Exercise goal: Count the lines in the items below that contain the string "tire", and reply with that number only.

--------

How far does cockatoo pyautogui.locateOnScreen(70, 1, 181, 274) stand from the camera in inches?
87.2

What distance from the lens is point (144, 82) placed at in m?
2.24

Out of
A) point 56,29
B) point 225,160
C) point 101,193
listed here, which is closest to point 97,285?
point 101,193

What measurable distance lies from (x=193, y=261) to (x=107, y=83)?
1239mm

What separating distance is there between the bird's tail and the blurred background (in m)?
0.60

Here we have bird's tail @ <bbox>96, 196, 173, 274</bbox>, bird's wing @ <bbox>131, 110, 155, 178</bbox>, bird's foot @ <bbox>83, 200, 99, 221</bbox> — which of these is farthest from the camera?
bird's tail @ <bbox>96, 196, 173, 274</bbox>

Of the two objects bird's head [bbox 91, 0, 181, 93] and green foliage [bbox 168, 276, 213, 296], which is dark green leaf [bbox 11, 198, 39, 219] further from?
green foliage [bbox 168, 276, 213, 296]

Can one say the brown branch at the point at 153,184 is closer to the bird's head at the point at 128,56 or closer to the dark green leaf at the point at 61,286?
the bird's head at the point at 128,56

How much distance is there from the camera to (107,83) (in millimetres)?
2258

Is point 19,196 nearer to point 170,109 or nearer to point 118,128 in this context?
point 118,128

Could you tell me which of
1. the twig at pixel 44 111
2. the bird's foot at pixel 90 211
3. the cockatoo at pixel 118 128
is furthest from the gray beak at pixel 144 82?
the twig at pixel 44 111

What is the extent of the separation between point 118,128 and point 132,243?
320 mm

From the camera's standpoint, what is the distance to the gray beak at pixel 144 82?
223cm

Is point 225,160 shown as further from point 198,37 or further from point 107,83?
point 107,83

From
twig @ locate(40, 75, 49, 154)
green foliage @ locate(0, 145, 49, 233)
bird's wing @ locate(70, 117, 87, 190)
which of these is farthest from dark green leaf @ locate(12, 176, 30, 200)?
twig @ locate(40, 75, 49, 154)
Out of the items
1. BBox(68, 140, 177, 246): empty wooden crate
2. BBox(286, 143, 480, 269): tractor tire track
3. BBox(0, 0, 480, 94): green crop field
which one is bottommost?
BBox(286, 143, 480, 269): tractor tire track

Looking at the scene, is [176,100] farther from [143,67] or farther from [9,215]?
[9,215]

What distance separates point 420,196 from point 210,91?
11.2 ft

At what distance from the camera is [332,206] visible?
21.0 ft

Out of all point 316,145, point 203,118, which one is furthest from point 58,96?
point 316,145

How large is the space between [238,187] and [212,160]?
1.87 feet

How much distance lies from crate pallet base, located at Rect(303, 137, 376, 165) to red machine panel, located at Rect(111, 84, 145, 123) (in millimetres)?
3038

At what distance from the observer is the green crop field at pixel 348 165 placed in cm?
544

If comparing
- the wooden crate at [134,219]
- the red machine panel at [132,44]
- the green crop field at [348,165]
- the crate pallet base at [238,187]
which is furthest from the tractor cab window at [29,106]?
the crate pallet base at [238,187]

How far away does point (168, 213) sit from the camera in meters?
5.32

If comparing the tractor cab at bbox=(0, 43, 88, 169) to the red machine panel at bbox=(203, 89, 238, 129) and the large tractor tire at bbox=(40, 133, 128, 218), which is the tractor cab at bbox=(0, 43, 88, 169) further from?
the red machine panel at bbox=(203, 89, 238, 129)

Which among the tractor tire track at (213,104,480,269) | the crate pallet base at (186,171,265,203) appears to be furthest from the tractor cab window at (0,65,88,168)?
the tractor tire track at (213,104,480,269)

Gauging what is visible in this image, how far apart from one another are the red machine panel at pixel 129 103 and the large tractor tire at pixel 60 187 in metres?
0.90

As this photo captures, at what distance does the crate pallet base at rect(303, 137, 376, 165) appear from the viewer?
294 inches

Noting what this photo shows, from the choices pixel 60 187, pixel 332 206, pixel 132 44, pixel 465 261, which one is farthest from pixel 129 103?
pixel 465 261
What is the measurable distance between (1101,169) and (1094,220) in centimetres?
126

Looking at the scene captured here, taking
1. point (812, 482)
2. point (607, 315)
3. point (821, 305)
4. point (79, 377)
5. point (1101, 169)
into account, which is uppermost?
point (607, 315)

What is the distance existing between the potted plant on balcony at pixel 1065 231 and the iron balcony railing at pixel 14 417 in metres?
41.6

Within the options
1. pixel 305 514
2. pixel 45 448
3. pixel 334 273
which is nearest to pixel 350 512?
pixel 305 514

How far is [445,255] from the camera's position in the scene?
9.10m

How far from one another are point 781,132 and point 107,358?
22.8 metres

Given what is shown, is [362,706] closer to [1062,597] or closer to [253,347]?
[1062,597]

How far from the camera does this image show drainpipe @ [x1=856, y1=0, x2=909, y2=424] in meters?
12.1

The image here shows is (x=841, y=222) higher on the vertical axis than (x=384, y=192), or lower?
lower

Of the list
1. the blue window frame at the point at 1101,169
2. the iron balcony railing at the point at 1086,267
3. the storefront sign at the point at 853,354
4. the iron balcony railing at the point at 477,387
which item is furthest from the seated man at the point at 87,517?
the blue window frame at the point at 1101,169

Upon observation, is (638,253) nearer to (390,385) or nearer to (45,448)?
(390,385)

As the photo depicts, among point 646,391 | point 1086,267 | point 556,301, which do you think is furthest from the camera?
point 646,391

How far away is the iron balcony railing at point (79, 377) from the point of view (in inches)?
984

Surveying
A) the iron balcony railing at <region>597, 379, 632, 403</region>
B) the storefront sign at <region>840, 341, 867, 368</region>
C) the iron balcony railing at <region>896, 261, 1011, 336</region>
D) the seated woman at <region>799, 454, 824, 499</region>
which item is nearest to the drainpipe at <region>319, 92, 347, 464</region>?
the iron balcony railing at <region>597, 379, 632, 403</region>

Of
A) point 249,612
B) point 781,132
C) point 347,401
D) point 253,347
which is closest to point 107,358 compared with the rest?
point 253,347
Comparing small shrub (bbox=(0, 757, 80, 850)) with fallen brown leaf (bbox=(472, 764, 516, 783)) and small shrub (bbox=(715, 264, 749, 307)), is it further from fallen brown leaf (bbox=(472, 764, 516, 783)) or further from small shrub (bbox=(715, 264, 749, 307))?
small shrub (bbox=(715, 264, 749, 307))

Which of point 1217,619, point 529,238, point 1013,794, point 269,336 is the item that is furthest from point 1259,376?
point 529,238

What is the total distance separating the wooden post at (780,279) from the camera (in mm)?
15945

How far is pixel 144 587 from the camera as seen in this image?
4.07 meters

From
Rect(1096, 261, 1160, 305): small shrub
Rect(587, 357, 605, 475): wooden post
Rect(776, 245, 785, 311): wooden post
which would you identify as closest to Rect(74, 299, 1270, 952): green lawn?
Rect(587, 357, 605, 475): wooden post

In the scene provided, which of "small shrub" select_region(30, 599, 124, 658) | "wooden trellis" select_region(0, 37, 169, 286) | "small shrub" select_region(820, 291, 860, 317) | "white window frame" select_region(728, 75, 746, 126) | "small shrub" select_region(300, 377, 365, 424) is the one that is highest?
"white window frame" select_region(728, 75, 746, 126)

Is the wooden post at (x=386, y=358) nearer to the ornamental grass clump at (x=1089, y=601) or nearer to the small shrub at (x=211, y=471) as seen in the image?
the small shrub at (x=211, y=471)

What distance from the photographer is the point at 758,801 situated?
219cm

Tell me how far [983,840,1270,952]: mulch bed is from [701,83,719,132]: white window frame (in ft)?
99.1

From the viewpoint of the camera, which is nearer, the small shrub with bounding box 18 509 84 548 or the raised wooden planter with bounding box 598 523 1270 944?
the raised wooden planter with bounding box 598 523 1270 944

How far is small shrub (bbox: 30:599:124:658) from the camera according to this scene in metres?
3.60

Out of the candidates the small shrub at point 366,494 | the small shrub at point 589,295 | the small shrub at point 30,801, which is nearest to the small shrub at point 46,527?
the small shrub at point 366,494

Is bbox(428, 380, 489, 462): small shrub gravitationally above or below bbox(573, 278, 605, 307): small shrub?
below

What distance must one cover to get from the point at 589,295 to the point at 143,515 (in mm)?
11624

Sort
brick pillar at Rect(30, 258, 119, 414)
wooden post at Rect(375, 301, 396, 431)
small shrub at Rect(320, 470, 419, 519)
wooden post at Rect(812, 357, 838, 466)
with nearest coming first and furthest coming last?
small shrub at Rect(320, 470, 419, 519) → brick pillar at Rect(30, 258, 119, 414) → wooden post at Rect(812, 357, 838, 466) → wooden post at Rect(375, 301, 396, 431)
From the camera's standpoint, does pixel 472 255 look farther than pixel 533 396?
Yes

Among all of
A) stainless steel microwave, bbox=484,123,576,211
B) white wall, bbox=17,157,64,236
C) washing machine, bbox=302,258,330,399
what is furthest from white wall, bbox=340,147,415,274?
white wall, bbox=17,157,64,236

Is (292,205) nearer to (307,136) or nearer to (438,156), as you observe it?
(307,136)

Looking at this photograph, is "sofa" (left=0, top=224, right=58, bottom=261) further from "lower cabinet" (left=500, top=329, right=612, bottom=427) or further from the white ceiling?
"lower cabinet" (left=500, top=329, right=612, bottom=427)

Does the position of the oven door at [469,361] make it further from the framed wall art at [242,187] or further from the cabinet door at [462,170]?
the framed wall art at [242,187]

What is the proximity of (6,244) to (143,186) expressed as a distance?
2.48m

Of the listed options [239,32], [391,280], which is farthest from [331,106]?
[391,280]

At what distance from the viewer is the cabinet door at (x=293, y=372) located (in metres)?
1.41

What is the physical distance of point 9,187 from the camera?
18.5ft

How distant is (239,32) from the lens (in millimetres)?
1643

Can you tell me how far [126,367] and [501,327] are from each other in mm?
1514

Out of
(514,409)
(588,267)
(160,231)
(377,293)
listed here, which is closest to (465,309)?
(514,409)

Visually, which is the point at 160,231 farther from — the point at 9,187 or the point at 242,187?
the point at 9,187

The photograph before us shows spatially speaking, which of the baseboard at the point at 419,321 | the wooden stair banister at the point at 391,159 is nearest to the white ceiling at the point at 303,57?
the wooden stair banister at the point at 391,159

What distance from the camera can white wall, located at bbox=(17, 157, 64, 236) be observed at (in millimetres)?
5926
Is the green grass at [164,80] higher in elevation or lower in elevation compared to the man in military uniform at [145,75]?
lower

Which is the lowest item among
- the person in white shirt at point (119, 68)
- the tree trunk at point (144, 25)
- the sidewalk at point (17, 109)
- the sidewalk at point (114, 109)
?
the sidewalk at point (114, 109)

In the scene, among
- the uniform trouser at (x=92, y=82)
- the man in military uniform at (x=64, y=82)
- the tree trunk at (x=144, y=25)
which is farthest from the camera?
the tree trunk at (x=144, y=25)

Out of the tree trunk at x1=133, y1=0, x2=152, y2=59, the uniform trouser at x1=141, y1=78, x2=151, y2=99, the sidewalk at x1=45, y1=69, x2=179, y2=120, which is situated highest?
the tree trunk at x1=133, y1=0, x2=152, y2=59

--------

Answer to this problem: 6